Exercise aim: Extract the stretch of the material from its first line through the line containing "<instances>", and reproduce those lines verbatim.

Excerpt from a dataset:
★ ★ ★ ★

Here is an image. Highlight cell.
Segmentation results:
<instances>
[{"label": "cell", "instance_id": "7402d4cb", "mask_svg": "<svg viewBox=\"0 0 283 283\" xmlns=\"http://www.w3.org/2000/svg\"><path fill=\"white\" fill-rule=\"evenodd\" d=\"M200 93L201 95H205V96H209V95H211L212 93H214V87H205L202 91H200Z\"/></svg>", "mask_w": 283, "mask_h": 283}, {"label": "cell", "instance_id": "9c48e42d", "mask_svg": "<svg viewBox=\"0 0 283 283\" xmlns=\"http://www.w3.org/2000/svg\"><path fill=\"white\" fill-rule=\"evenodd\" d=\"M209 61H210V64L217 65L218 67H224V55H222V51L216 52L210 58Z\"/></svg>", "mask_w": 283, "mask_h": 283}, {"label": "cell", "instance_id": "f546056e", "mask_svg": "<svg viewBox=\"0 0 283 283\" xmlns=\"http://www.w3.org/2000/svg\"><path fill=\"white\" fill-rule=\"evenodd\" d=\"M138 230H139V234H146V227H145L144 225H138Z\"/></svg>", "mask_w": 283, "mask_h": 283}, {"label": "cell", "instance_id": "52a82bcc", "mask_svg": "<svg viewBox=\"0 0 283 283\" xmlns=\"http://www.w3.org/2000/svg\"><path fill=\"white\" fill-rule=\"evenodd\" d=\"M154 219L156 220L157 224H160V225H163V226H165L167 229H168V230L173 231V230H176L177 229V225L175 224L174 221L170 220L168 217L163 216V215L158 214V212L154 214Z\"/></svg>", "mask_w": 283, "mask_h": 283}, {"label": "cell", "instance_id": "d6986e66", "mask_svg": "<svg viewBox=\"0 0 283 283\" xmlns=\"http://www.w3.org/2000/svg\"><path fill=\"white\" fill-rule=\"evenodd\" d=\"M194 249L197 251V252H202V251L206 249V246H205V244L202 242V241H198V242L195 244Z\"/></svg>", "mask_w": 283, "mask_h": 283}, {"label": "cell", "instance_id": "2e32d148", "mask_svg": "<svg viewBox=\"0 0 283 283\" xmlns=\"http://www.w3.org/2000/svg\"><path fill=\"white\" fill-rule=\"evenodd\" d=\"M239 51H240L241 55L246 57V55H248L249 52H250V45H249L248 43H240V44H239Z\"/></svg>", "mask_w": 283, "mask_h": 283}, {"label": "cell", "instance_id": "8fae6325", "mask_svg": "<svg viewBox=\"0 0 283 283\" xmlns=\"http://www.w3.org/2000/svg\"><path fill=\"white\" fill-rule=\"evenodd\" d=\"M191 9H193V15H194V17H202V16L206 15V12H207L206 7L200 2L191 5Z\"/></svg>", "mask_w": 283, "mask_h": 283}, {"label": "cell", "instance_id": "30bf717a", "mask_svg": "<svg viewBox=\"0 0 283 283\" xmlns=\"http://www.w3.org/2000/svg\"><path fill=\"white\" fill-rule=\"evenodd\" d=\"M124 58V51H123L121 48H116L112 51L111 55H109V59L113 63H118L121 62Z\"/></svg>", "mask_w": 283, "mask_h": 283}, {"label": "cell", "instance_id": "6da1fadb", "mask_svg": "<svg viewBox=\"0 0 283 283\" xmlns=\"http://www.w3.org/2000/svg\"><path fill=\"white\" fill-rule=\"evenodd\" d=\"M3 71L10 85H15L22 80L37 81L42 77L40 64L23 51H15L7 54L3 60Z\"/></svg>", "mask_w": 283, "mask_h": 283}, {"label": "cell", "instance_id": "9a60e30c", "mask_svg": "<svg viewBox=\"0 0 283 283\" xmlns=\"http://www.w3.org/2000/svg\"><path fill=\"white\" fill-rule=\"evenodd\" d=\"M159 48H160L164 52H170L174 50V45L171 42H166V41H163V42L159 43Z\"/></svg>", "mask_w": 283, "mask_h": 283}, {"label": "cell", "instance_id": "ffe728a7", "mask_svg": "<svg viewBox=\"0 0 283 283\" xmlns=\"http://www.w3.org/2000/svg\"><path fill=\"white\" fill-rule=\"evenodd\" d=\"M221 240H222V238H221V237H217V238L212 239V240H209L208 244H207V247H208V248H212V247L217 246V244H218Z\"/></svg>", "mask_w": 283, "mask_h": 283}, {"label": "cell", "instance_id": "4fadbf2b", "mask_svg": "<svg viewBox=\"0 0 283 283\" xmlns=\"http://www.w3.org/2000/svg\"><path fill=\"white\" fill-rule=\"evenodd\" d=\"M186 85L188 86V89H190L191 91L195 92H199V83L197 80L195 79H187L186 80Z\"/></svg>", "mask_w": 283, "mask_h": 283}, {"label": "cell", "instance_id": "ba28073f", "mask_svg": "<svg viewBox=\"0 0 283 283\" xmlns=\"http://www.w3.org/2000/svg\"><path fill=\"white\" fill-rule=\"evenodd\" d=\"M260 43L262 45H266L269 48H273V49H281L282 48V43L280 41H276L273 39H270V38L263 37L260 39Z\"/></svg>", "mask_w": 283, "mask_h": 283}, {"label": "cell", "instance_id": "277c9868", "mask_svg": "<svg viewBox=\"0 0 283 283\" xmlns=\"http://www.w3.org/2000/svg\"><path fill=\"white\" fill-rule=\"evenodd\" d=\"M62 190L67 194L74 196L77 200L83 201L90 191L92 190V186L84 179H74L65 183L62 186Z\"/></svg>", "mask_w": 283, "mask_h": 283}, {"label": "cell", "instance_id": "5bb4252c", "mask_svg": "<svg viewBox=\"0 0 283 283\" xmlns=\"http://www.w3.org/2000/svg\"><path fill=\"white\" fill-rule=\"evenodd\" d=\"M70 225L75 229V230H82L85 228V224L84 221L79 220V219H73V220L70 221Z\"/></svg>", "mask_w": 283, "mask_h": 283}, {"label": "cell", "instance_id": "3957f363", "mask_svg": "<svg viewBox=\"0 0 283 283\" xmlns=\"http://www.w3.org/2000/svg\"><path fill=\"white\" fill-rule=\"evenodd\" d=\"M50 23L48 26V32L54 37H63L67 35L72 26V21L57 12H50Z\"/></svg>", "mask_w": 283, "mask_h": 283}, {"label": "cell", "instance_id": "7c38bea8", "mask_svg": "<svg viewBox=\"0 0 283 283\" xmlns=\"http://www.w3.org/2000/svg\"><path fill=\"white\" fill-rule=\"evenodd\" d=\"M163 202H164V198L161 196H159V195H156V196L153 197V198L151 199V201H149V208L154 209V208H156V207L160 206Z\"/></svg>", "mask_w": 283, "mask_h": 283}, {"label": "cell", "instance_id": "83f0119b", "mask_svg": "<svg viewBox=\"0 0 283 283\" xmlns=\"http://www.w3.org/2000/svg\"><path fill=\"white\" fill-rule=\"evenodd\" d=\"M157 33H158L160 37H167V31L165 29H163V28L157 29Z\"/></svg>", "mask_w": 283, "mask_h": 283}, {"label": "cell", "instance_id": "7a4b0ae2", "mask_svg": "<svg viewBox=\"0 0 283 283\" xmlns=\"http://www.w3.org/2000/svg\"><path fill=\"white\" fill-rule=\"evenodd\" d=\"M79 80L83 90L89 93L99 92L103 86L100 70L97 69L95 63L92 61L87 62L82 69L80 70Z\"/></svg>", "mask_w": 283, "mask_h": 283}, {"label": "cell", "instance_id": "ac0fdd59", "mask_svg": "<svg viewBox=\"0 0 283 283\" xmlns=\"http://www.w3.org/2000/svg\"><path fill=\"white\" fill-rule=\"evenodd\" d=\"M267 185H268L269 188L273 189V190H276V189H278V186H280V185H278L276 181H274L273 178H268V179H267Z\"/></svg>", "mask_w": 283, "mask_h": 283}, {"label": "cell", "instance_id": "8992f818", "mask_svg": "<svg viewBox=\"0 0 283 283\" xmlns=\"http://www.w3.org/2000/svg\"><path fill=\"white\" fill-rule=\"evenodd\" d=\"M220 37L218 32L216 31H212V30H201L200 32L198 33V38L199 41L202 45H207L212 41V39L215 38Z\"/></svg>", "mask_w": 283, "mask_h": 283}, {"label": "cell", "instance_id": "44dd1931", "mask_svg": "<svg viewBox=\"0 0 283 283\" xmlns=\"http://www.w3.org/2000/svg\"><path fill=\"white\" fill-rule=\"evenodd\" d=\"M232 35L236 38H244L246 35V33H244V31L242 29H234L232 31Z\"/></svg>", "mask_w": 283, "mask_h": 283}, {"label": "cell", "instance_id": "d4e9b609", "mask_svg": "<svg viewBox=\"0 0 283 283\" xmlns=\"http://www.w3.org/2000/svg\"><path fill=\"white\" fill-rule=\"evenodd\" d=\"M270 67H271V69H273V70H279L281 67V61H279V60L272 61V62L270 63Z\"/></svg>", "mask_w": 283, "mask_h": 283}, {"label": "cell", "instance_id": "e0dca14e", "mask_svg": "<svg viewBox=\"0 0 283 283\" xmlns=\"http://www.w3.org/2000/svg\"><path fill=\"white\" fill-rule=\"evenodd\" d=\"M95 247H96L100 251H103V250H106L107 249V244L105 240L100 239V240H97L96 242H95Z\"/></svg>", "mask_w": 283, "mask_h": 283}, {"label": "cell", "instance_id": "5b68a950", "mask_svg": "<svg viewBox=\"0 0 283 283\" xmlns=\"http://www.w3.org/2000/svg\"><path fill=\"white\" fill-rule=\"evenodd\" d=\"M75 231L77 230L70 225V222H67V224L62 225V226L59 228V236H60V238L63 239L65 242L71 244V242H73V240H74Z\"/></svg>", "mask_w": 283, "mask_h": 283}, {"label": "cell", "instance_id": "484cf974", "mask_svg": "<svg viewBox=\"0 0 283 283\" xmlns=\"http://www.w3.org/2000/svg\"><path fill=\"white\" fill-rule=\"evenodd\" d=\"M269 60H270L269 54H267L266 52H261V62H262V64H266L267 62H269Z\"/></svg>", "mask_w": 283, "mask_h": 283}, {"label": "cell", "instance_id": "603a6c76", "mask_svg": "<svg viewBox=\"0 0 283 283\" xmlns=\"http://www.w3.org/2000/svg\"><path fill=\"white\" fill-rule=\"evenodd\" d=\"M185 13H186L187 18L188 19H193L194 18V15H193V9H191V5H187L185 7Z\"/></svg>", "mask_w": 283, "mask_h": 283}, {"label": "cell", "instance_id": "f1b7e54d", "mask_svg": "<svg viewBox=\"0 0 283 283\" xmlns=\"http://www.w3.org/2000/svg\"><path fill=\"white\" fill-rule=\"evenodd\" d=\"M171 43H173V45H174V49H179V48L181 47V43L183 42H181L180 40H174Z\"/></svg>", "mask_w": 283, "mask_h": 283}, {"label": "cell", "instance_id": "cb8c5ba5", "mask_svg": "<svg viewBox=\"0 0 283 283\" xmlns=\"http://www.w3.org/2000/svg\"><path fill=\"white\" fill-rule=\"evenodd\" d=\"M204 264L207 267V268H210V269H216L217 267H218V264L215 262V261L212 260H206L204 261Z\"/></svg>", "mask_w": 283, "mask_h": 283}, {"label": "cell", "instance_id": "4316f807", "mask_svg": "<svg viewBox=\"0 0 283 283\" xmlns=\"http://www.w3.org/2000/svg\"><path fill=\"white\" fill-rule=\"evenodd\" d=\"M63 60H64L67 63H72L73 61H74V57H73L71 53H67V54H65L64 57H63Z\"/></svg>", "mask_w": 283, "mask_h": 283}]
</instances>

★ ★ ★ ★

Full solution:
Here is an image. Highlight cell.
Segmentation results:
<instances>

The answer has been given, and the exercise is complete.